Here we define the training function for each benchmark trial (this is fairly generic and should not change much from one benchmark to another):

In [None]:
from inspect import signature

from ray import tune


def training_function(config):
    # Get trial hyperparameters
    Solver = config["solver"]
    solver_args = config.get("solver_args", {}).get(Solver.__name__, {})
    if (
        "domain_factory" in signature(Solver.__init__).parameters
    ):  # note: this shouldn't be necessary (but currently required by some solvers until we solve the issue)
        solver_args["domain_factory"] = MyDomain
    # Solve
    with Solver(**solver_args) as s:
        solution = MyDomain.solve_with(s)
        score = mean_episode_reward(solution)
    # Feed the score back to Tune
    tune.report(mean_episode_reward=score)

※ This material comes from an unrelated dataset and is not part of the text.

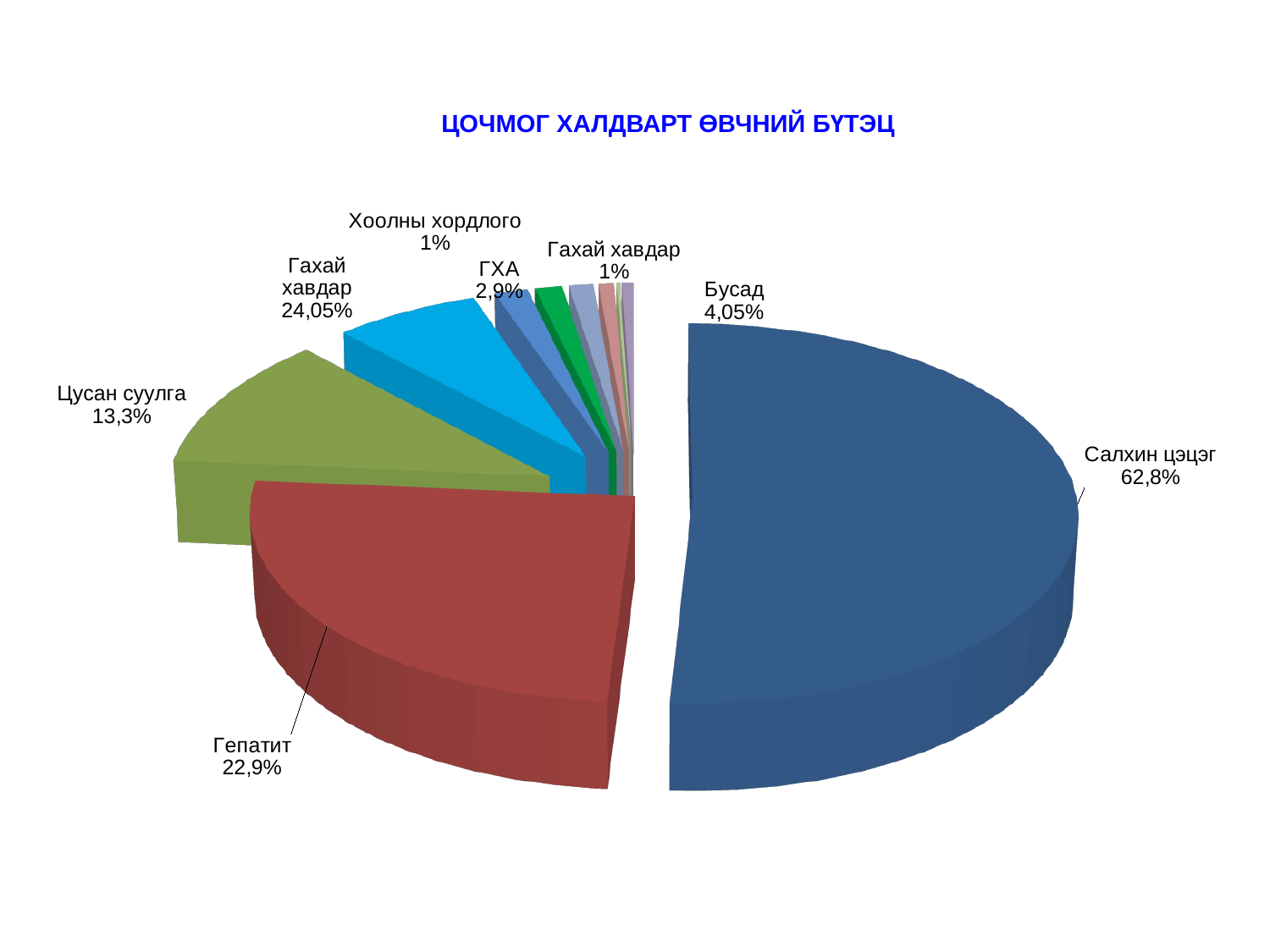
By how many percentage points does the share for Салхин цэцэг exceed the share for Гепатит? 39,9% Which category has the largest slice of the pie? Салхин цэцэг What kind of chart is shown on the slide? pie chart What percentage is shown for ГХА? 2,9% Which is larger, the share for Бусад or the share for ГХА? Бусад What percentage is shown for Хоолны хордлого? 1% Which is larger, the share for Гепатит or the share for Цусан суулга? Гепатит What share of the pie is labelled for Салхин цэцэг? 62,8% What is the title of the chart? ЦОЧМОГ ХАЛДВАРТ ӨВЧНИЙ БҮТЭЦ What percentage is shown for Гепатит? 22,9% What percentage is shown for Цусан суулга? 13,3% What percentage is shown for Бусад? 4,05%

Now it is time to run the benchmark. 

Some remarks: 
- By default, one free CPU will be allocated for each solver trial, but you can customize allocated CPUs/GPUs using the  `resources_per_trial` argument. 
- Some solvers will fail for various reasons (e.g. missing required arguments, as logged in induvidual error.txt files under ~/ray_results arborescence), but this will not stop the benchmarck from running the other ones. So do not be afraid of the numerous red lines below!
- You could fix most of the failing solvers by specifying the missing arguments thanks to `solver_args` option as shown below for `StableBaseline`.
- To avoid a very long output, we use here a progress reporter adapted to Jupyter notebooks that will update in place the status of different jobs. As a side effect, error messages of failing solvers may be overwritten. But you can still have a look to the error files afterwards (see "error file" column in the second table below).

In [None]:
from stable_baselines3 import PPO  # this is a RL algorithm

analysis = tune.run(
    training_function,
    config={
        "solver": tune.grid_search(benchmark_solvers),
        "solver_args": {  # Optional
            # Example of how to customize specific solver arguments (if needed):
            "StableBaseline": {
                "algo_class": PPO,
                "baselines_policy": "MlpPolicy",
                "learn_config": {"total_timesteps": 1000},
            }
        },
    },
    raise_on_failed_trial=False,
    progress_reporter=tune.JupyterNotebookReporter(overwrite=True),
    # time_budget_s = 60
)

# Print (one of the) best solver, i.e. with maximum mean_episode_reward
best_config = analysis.get_best_config(metric="mean_episode_reward", mode="max")
print("==> Best solver:", best_config["solver"])

## Analyze results

Let us get a dataframe for analyzing trial results and exporting them to a csv file.

In [None]:
df = analysis.results_df
df = df[df.done.notnull()]  # remove failed runs (avoids rows filled with NaN)
df.to_csv("benchmark_results.csv")

Below we force displaying all columns, but the really interesting ones are the first two:
- `mean_episode_reward`: this is the objective function, namely the average reward on 10 episodes.
- `time_this_iter_s`: the computation time for the trial. 
   Note that this includes the whole process coded in `training_function`, namely the solving time, but also the rollout time for computing `mean_episode_reward` which could add up some overhead depending on domain and solver.


In [None]:
import pandas as pd
from IPython.core.display import HTML, display


def force_show_all(df):
    with pd.option_context(
        "display.max_rows", None, "display.max_columns", None, "display.width", None
    ):
        display(HTML(df.to_html()))


force_show_all(df)

Note that Ray tune automatically generates Tensorboard files during `tune.run`, see the [documentation](https://docs.ray.io/en/latest/tune/user-guide.html#tensorboard-logging) for more details.

## Conclusion

This concludes this benchmarking notebook, but we just scratched the surface of Ray Tune possibilties. Feel free to further experiment, for instance by fine tuning the hyperparameters of a specific solver to improve its results (the progress can sometimes be very significant)!